Débat de sourds. Vanneste s'est dit «piégé» par les journalistes, qui ont selon lui contribué à ce que le débat soit un débat de sourds. Et puis, en tant qu'ancien adjoint à la culture il était professeur de philo, avant de devenir député en 1993 , il a expliqué qu'il avait eu à connaître des «amis homosexuels», dont deux étaient morts dans des conditions dramatiques. Sur sa commune, il y a même un centre de lutte contre le sida. «Voyez, je ne suis pas insensible à cette question-là», explique-t-il. Décidément incorrigible, il réitère : «L'homosexualité peut être acquise, mais aussi rééduquée.» Il cite le témoignage de ce jeune homme de 35 ans, marié et père de deux enfants, qui lui aurait téléphoné pour le soutenir : «J'ai connu ça [l'homosexualité], j'ai pu m'échapper de cette chose. Merci de votre combat.» Vanneste, soutenu, mais Vanneste assiégé. Il raconte les mauvais coups d'Act Up qui bloque son fax, ou ces périodiques gais qu'il reçoit dans sa boîte à lettres, ces manifestations lors de ses voeux. Il cite Voltaire, montre qu'il se passionne pour l'histoire de l'homosexualité, reprécise ses propos pour dire qu'on l'a mal compris.
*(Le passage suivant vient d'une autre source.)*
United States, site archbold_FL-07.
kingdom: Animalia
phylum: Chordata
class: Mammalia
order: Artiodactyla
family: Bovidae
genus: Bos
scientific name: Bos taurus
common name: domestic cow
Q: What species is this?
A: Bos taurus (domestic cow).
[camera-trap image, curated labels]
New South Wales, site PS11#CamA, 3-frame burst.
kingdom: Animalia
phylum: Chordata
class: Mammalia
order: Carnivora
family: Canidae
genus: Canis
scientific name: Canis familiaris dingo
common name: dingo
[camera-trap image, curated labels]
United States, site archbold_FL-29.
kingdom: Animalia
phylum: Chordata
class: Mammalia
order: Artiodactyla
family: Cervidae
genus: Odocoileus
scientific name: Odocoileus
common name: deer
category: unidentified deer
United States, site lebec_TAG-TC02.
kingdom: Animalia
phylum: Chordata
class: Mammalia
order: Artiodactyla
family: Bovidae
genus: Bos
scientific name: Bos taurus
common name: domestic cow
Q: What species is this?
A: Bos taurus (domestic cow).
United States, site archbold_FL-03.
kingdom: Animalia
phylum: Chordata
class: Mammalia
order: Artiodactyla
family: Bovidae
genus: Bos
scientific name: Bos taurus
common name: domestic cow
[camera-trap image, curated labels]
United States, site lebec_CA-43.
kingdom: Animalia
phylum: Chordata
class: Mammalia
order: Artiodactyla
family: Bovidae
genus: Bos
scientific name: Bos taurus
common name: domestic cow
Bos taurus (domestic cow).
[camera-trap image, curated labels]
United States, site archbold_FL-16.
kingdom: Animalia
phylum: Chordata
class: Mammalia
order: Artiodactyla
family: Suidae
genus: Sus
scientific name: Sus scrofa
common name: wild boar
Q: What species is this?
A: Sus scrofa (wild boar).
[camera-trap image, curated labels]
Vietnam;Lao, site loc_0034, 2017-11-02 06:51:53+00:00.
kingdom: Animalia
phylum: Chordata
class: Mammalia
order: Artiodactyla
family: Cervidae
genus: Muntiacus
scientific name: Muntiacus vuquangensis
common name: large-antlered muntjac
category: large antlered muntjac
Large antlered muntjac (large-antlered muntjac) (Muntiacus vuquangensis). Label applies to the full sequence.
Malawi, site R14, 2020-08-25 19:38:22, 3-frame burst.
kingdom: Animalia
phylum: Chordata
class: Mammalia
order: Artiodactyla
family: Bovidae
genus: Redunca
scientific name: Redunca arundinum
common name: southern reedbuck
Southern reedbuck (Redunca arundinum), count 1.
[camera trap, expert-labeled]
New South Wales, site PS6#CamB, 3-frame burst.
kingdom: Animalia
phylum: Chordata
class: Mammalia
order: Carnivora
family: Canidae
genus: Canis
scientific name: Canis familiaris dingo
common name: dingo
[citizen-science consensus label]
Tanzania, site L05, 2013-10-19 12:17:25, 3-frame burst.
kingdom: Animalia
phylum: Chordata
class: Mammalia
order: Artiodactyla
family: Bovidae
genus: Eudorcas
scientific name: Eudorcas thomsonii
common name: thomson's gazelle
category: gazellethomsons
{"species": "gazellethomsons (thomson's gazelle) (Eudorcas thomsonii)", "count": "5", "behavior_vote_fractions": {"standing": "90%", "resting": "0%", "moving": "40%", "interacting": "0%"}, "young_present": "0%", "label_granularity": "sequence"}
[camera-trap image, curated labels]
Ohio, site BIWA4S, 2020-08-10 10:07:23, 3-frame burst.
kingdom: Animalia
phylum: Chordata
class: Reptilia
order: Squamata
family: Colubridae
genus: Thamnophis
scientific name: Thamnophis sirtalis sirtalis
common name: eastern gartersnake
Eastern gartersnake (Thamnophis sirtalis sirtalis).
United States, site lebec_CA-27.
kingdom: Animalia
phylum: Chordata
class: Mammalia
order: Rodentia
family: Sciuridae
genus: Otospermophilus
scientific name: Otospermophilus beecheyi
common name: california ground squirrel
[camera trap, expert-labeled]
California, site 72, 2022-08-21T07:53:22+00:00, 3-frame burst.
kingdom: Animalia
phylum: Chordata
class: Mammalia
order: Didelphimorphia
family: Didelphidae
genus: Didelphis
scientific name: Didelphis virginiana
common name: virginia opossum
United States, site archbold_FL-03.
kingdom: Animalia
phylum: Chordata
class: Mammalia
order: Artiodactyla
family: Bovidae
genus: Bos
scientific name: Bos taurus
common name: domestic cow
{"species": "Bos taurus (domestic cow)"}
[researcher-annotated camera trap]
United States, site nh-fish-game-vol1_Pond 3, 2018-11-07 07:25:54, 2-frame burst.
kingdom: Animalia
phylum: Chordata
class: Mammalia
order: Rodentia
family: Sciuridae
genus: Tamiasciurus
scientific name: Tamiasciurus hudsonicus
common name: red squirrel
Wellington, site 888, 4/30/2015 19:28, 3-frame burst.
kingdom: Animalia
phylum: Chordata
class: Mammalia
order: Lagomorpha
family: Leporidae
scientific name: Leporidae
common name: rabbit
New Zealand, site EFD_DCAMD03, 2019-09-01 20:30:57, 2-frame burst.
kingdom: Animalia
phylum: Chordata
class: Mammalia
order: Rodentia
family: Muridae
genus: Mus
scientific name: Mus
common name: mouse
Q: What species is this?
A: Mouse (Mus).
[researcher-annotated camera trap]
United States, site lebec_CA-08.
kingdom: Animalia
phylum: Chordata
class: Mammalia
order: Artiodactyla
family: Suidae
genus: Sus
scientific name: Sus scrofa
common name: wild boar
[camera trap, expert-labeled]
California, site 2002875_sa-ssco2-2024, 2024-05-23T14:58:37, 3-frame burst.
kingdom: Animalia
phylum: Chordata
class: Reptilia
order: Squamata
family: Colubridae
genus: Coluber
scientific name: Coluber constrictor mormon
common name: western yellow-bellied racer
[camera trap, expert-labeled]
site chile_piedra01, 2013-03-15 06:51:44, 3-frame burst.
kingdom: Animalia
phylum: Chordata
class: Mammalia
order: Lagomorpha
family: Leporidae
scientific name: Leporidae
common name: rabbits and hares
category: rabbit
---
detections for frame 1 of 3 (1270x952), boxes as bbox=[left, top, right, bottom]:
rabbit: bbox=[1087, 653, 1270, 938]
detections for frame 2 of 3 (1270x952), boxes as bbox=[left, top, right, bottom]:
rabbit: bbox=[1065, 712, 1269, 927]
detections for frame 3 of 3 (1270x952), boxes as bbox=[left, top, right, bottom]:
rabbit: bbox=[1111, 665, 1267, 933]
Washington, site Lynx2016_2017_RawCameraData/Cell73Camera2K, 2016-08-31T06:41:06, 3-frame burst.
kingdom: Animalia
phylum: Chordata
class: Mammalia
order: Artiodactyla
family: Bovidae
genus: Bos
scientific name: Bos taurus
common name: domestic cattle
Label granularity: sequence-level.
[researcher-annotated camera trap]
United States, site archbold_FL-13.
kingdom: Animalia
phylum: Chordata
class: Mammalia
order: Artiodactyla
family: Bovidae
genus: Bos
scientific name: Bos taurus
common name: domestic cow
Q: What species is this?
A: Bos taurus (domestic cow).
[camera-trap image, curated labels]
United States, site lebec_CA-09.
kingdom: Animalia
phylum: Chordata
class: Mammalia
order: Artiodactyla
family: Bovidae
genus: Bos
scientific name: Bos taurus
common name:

«Trahison républicaine.» Avant lui, Jacques Lizé, de SOS Homophobie, a raconté comment il a reçu davantage d'appels à l'aide d'homosexuels depuis les propos du député. Il parle de «trahison républicaine», assure que les agresseurs d'homos se sont sentis légitimés. Jean-François Chassagne, pour le Sneg, explique que les mots du député sont une «traînée de poudre». «C'est un retour au passé. Est-ce qu'on peut se laisser piétiner ainsi ? On croyait que ce monde avait évolué, que la France avait franchi un pas. C'est injurieux.» Pour Act Up, Jérôme Martin a rappelé comment cela lui a évoqué le débat sur le Pacs et son «déluge» d'insultes : «Je n'empêche pas monsieur Vanneste de discuter sur le terrain politique des arguments, mais dire que les homosexuels sont sectaires, c'est les inférioriser.» Puis, cité par les parties civiles, un autre député UMP, Jean-Luc Roméro, viendra rappeler qu'un élu de la République ne doit pas être au-dessus des lois : «La majorité des élus de mon parti ne partage pas ces opinions.» Ni d'ailleurs le président de l'UMP, Nicolas Sarkozy, qui a condamné fermement ces propos, sans pour autant aller jusqu'à les sanctionner.
Dans la soirée, le substitut Laurent de Caigny a requis l'application de la loi du 30 décembre 2004 qui réprime de la même manière discriminations raciales, xénophobes ou sexistes. Christian Vanneste encourt une peine de six mois de prison ferme et 25 000 euros d'amende. Le jugement a été mis en délibéré jusqu'au 24 janvier.